_Data shown_:
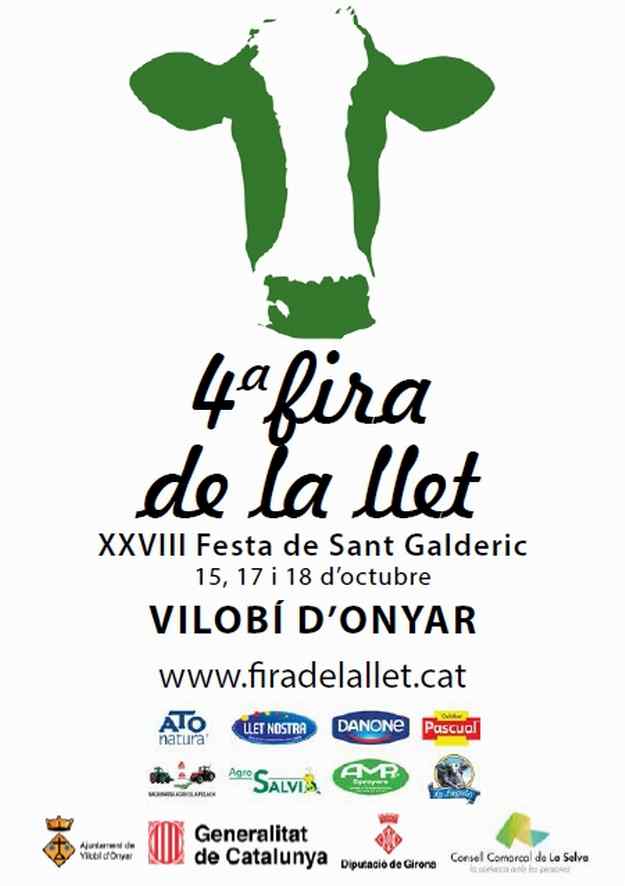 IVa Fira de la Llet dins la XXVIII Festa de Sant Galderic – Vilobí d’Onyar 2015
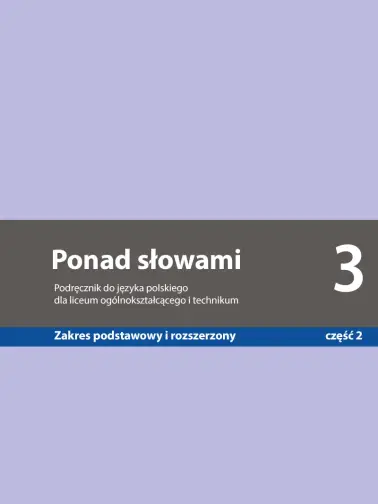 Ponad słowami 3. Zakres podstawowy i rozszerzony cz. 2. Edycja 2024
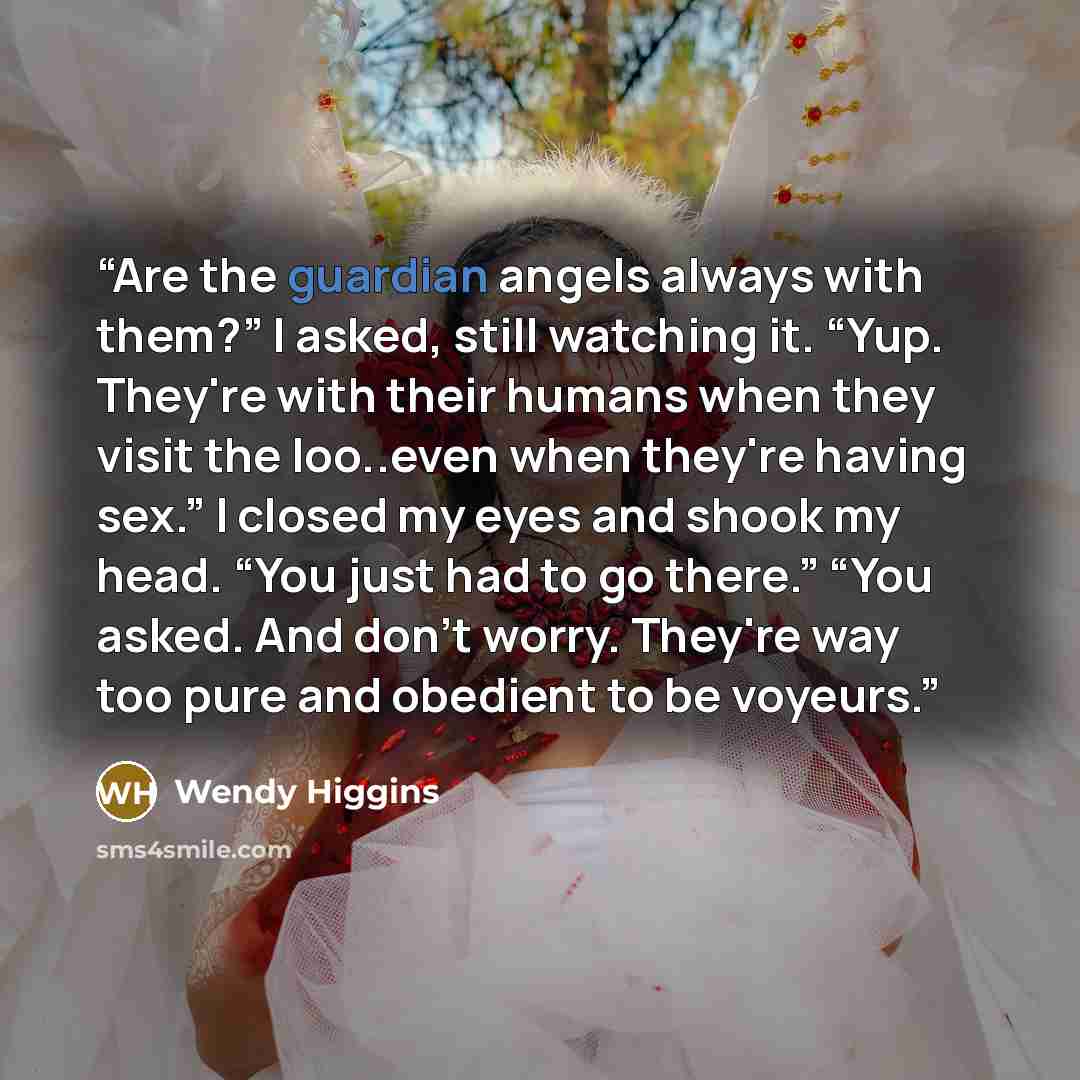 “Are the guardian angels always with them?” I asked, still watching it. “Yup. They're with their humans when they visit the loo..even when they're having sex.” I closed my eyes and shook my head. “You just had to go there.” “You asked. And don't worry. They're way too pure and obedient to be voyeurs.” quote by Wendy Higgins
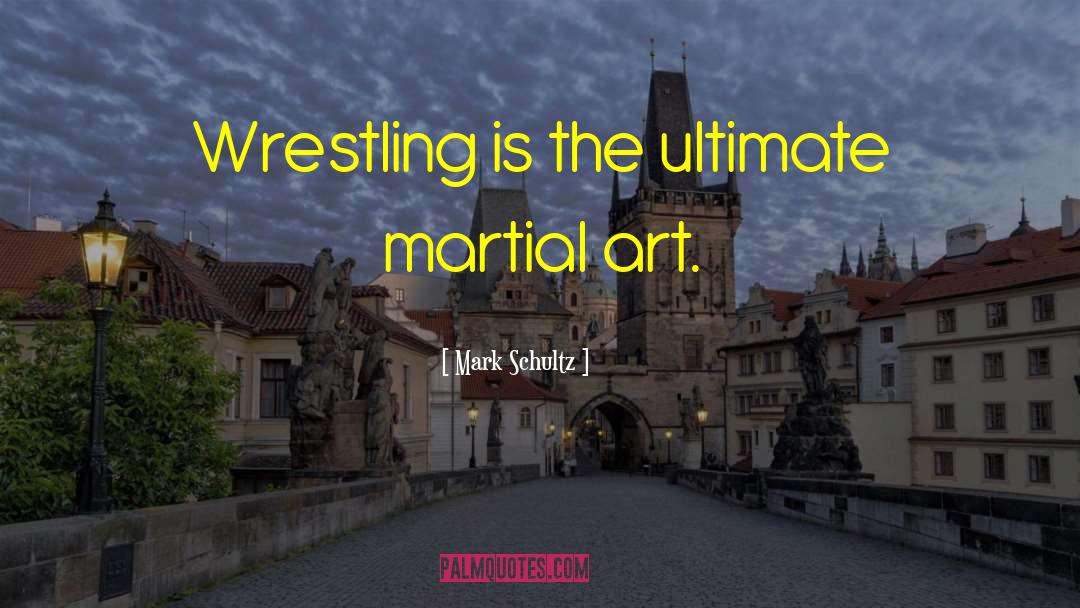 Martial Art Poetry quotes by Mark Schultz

...

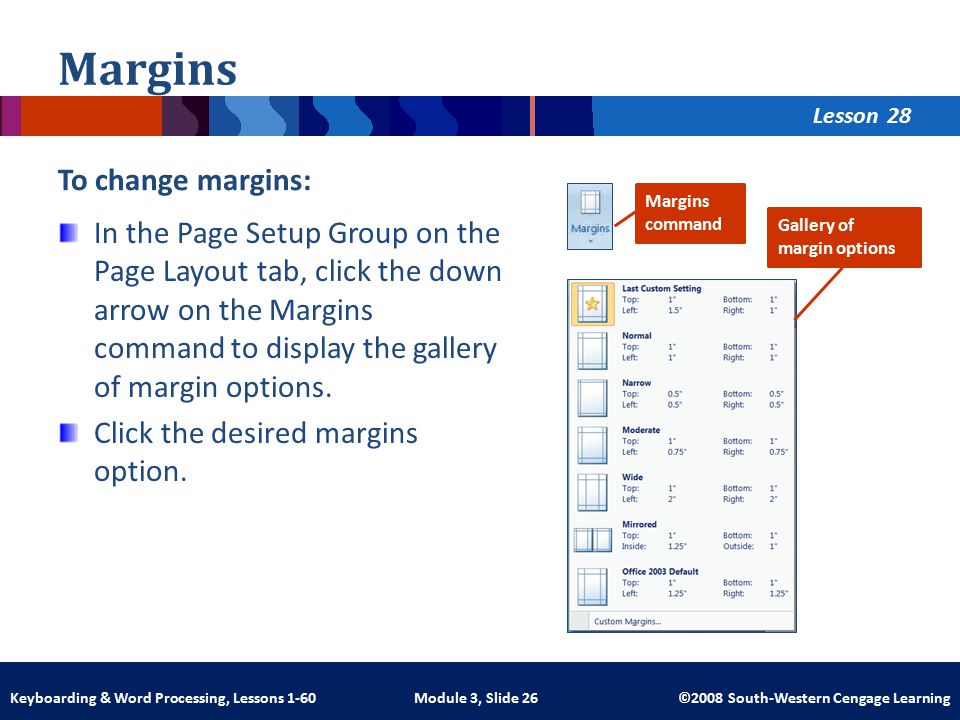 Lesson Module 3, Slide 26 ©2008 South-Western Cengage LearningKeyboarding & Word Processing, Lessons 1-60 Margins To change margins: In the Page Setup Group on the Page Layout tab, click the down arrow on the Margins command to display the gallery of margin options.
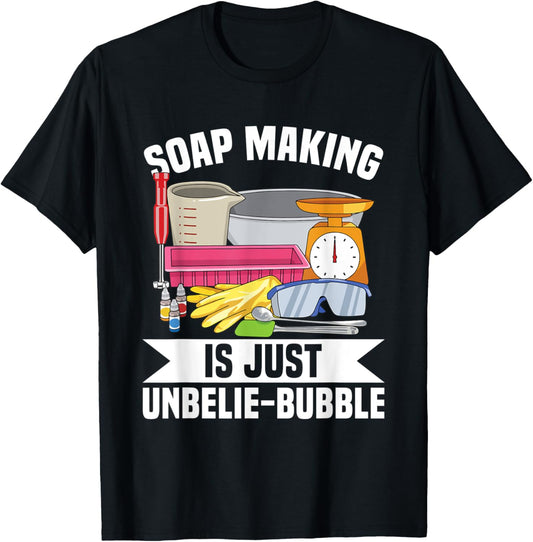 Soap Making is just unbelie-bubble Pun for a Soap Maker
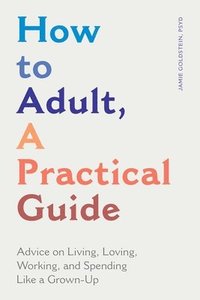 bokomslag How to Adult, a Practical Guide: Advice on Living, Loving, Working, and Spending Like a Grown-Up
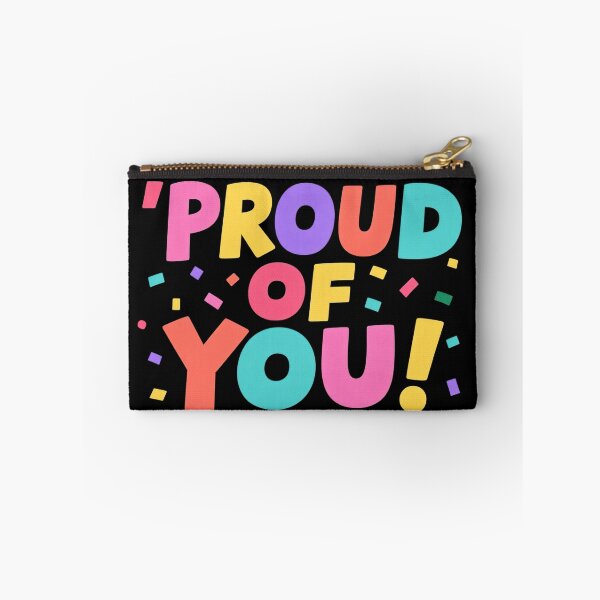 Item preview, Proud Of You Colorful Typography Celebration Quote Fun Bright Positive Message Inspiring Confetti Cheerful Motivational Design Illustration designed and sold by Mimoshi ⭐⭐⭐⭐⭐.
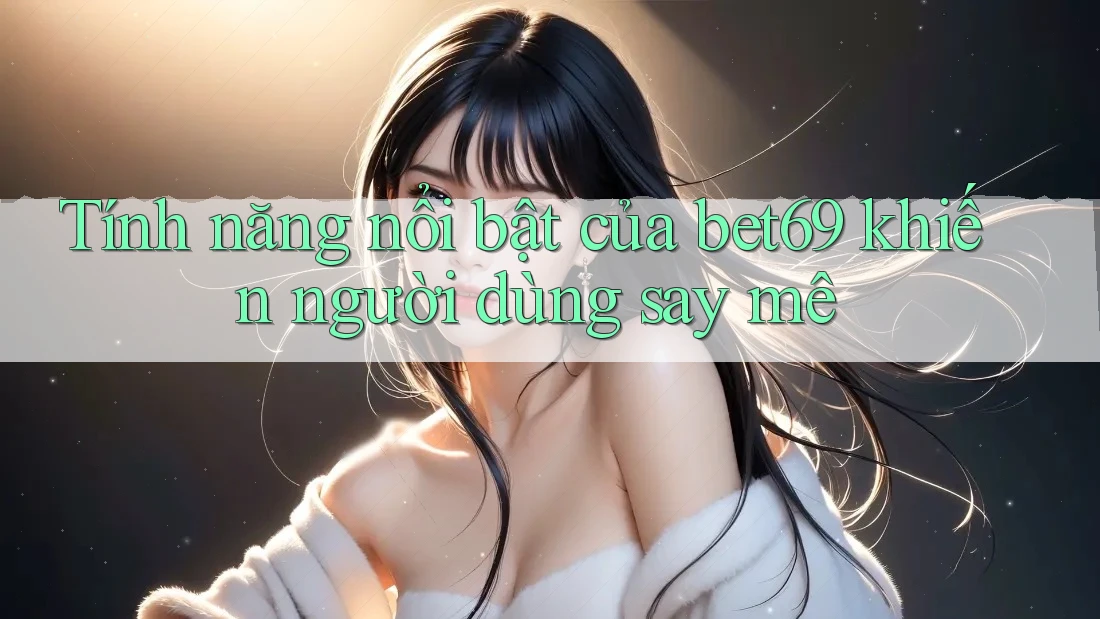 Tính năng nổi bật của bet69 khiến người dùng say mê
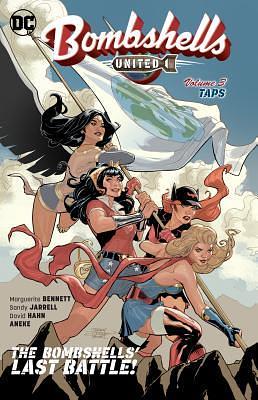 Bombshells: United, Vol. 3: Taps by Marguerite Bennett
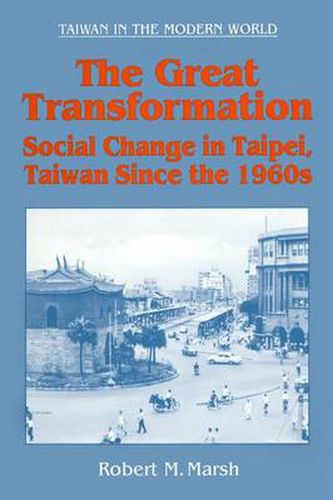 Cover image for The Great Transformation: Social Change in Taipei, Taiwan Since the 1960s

==

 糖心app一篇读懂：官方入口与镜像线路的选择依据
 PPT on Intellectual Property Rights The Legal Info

_Assigned task_: Go back to the listing above and reproduce, exactly, the stretch from the line bearing "IVa Fira de" through the line bearing "Martial Art Poetry quotes by Mark Schultz", without its pictures.

_Solution for this problem_:
 IVa Fira de la Llet dins la XXVIII Festa de Sant Galderic – Vilobí d’Onyar 2015
 Ponad słowami 3. Zakres podstawowy i rozszerzony cz. 2. Edycja 2024
 “Are the guardian angels always with them?” I asked, still watching it. “Yup. They're with their humans when they visit the loo..even when they're having sex.” I closed my eyes and shook my head. “You just had to go there.” “You asked. And don't worry. They're way too pure and obedient to be voyeurs.” quote by Wendy Higgins
 Martial Art Poetry quotes by Mark Schultz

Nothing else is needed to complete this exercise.